The growth forecast of 4.2% anticipated by the government for 2012 must be revised downwards, according to Central Bank Governor Abdellatif Jouahri.
“This year will be characterised by drought and an unpredictable international situation,” he said. “The Central Bank predicts that growth will be below 3% this year.”
Farmers who have been waiting for action will receive much needed assistance from the government to help them to make it through the tough season.
“In addition to 1.53 billion dirhams set aside to support the sector, another 1 billion dirhams has been allocated to rural areas,” Ahmed Ouayache, the president of the Moroccan Agriculture and Rural Development Confederation said.
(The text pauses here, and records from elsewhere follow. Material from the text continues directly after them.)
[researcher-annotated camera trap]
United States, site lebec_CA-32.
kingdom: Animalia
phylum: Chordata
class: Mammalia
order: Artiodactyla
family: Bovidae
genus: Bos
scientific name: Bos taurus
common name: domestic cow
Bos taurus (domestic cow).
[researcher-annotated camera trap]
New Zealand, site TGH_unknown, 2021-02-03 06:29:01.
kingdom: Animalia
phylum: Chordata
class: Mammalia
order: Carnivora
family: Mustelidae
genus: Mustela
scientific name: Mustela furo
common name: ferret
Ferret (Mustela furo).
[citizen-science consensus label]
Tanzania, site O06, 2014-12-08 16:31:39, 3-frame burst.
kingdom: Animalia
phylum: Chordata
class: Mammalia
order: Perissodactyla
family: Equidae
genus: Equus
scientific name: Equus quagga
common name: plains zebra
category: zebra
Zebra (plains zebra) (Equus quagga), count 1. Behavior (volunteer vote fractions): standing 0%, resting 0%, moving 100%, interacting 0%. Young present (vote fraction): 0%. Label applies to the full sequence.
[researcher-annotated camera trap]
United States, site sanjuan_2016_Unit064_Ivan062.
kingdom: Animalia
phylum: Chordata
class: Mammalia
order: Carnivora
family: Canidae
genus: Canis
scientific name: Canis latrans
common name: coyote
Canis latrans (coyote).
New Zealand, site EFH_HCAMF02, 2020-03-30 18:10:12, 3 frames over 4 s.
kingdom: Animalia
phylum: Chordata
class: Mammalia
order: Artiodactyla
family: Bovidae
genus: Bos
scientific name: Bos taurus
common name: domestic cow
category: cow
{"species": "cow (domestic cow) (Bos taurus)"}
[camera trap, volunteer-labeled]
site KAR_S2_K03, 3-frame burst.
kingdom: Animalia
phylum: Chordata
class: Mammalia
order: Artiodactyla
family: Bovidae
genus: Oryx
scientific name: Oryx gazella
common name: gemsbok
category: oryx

Crédit Agricole will also restructure loans to support farmers, he added.
The president of the National Association of Agricultural Investors, Abou Baker Belkora, said that the drought was just one element of the “structural problems” affecting the agricultural sector.
“What is essential,” he argued, “is to find proper solutions and not merely adopt one-off measures and budgets.”
Economist Magid Badri had the same view, underlining that “the government must now devise a plan to end reliance on good weather alone.”
“Morocco’s medium-term outlook is still dependent on the agricultural sector and all efforts to modernise it must be co-ordinated, especially given the scale of the government’s ambitions,” Badri said.
Badri said that the Moroccan government is hoping to increase the contribution made by the agricultural sector to the GDP from an average of 74 billion dirhams to somewhere between 100 and 174 billion dirhams by year 2020. “This will create 1.5 million new jobs and double incomes for nearly 1.5 million inhabitants of rural areas,” he said.
Small-scale farmers have high hopes.
Hmida El Mhaidi, a farmer in Kenitra, said that the most pressing issue was the need to save livestock. “Farmers are eagerly waiting to receive subsidies from the government to help them deal with the lack of rainfall and the high prices of animal feed and fodder,” he said.